=== Document extract ===

The Inter-Agency Grizzly Bear Study Team that was formed in 1973 to monitor the status of the Grizzly population in the Yellowstone ecosystem is reporting that season to date this year 10 of the 16 Grizzly deaths have been determined to be of natural causes........Normally, this % of mortality is tied to human causes............Old age setting in on the population or is it a declining Whitebark Pine food source contributing to the death spiral?

National reports:

A spike in the mortality rate for grizzly bears has been reported in the Greater Yellowstone Ecosystem earlier in the season than is typical according to my colleague Frank van Manen. Dr. van Manen is the Team Leader of the Interagency Grizzly Bear Study Team and President of the International Association for Bear Research & Management.

Formed in 1973, to address specific concerns over the management of grizzly bears in the Greater Yellowstone Ecosystem (GYE), the Interagency Grizzly Bear Study Team monitors the status and population trends of grizzly bears in the region.

===

Activities:
• a. In the text on Yellowstone grizzly bear deaths, how many of this season's 16 grizzly deaths were found to have natural causes?
• b. According to the text on Yellowstone grizzly bear deaths, why is this season's share of natural-cause deaths notable?

=== Entries supplied ===

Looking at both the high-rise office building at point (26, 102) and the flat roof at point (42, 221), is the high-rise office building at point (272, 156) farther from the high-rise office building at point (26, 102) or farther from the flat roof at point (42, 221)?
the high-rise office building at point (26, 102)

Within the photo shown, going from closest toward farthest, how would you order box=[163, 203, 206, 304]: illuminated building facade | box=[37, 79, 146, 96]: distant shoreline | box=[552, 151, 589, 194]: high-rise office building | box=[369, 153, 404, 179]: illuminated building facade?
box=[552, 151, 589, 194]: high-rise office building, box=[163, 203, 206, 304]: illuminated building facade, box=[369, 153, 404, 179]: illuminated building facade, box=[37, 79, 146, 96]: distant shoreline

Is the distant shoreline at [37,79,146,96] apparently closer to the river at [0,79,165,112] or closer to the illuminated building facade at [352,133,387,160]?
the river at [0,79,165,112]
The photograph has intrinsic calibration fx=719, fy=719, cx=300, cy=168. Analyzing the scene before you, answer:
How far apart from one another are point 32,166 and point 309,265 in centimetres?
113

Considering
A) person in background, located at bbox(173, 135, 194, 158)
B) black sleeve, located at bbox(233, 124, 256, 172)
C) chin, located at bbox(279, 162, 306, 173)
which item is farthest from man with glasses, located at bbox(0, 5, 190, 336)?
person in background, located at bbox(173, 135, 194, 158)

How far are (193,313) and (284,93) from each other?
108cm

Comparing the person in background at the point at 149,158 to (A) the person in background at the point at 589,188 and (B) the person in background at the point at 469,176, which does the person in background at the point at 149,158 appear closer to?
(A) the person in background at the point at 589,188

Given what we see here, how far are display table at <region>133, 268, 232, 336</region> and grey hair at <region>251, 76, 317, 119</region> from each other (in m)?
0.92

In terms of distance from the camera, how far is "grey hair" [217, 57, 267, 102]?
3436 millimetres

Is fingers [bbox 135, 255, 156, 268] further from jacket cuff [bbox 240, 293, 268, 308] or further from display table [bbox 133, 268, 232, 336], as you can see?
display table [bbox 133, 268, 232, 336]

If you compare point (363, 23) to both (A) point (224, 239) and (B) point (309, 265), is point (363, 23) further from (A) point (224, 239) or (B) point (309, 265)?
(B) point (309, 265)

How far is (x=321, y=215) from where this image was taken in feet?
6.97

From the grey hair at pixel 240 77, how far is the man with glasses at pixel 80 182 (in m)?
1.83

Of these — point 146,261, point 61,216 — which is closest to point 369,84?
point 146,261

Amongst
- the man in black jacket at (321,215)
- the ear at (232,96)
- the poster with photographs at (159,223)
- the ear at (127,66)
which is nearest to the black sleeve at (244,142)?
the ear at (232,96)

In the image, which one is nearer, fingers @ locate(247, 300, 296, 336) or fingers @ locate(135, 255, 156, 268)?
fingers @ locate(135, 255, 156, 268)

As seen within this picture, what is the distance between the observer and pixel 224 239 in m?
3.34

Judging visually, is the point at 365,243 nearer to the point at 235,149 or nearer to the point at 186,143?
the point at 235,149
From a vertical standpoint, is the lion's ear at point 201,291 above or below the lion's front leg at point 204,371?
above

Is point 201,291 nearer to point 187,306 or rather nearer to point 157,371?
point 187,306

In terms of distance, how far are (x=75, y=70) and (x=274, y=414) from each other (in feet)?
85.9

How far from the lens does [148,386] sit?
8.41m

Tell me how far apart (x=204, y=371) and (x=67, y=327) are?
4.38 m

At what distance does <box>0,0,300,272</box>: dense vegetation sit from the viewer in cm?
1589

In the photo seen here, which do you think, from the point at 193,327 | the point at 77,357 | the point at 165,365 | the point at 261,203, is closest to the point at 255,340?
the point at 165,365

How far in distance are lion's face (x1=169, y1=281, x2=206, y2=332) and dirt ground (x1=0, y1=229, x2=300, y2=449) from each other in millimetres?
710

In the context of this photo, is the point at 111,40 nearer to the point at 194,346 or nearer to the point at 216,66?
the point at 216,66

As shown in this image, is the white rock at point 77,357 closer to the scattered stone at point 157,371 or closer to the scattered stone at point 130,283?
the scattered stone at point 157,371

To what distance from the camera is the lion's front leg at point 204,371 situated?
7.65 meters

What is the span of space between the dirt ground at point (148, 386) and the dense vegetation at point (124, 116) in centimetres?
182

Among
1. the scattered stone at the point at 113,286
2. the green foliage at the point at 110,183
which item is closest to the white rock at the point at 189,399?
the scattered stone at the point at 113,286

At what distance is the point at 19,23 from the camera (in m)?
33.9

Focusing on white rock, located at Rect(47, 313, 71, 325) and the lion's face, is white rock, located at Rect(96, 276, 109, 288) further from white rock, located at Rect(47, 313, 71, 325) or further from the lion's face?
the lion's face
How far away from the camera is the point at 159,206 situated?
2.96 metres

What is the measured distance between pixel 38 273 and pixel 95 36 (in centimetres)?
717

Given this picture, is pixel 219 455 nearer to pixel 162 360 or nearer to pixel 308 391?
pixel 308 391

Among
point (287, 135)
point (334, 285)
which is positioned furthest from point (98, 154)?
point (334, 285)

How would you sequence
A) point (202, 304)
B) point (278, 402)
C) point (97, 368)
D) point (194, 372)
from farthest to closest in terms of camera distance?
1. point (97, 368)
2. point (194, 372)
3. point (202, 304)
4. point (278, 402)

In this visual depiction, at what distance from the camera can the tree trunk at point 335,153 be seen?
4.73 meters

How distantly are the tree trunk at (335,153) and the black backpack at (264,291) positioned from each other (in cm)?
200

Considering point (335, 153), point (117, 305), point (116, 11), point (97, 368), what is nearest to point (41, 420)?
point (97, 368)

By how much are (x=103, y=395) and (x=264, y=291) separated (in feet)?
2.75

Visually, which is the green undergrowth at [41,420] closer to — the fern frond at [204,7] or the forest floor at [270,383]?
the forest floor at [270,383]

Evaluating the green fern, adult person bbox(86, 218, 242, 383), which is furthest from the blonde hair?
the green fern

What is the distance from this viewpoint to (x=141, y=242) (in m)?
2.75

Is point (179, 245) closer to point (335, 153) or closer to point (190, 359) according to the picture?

===

List of solutions:
• a. 10 of the 16.

• b. Ten of the 16 grizzly deaths so far this season were determined to be from natural causes. That stands out because this percentage of mortality is normally tied to human causes.